Goal: Begin at the line that has "How much distance" and stop after the line that has "57.0 metres". Write those lines out again, switching "television tower" to "radio tower" and keeping everything else the same.

Data listing
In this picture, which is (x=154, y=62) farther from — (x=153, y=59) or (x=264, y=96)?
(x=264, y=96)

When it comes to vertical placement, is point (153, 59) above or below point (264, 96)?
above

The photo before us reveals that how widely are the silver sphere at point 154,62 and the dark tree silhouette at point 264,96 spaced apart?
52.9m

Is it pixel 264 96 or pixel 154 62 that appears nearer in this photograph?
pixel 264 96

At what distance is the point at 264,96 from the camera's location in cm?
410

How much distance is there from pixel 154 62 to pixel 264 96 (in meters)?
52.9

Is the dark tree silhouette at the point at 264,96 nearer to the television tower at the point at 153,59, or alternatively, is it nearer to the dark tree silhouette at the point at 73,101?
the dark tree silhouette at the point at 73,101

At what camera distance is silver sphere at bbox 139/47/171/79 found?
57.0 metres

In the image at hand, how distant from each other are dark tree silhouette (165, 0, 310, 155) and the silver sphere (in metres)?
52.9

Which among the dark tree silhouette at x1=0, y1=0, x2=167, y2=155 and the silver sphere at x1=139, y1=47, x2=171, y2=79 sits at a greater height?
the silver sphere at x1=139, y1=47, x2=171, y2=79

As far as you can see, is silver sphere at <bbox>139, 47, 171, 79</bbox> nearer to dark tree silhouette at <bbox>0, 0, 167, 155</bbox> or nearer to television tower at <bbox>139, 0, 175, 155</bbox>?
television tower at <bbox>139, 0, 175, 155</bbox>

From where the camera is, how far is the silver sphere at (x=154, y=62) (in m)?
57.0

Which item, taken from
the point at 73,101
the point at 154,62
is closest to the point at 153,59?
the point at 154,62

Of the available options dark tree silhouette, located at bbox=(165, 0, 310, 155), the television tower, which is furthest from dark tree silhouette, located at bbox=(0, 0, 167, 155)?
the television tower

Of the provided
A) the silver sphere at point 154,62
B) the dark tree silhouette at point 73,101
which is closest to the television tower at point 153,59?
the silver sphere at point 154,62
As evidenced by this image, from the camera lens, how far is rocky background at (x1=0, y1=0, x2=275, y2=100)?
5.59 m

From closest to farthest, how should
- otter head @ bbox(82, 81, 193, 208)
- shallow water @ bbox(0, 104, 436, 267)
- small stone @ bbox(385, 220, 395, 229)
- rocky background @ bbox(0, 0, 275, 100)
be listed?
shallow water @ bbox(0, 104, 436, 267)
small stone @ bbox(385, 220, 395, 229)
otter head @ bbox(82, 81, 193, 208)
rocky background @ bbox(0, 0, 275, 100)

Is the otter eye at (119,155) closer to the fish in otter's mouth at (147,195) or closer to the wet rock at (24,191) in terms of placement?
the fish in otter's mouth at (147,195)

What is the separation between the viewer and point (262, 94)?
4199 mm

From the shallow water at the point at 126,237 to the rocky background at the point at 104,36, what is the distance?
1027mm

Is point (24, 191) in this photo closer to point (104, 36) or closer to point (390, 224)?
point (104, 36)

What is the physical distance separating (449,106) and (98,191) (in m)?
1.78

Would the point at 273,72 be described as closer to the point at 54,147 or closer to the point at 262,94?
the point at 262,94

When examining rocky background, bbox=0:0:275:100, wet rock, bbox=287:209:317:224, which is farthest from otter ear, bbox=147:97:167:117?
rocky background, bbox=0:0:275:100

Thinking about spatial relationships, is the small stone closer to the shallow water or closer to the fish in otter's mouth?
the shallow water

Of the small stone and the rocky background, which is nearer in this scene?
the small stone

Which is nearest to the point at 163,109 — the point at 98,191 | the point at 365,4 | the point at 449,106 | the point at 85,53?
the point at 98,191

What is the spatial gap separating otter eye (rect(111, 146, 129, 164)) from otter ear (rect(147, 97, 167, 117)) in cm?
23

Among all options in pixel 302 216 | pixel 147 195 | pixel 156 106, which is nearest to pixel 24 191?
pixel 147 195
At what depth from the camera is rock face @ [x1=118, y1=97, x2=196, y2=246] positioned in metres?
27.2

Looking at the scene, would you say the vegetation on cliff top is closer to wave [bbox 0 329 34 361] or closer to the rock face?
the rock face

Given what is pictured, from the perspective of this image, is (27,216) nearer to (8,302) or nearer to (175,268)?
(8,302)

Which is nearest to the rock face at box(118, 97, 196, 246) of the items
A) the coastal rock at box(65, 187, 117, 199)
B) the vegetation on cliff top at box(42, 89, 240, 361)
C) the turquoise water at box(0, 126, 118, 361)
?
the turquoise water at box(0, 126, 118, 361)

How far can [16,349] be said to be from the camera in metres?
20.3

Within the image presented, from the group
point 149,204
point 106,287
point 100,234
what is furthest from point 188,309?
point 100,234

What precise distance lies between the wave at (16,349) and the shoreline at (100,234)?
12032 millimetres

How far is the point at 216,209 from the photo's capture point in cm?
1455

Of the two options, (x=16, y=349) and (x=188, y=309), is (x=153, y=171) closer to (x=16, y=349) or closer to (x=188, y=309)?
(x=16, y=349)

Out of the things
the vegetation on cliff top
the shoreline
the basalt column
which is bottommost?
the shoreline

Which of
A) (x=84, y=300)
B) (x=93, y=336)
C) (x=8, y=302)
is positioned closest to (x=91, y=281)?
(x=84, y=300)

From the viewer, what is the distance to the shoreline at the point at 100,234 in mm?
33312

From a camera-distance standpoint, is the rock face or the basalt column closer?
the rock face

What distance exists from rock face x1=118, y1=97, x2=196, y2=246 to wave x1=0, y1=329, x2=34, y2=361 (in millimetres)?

Worked answer:
How much distance is there from pixel 154 62 to pixel 264 96 (in meters)?
52.9

Is the dark tree silhouette at the point at 264,96 nearer to the radio tower at the point at 153,59, or alternatively, is it nearer to the dark tree silhouette at the point at 73,101?
the dark tree silhouette at the point at 73,101

At what camera distance is silver sphere at bbox 139/47/171/79 found?
57.0 metres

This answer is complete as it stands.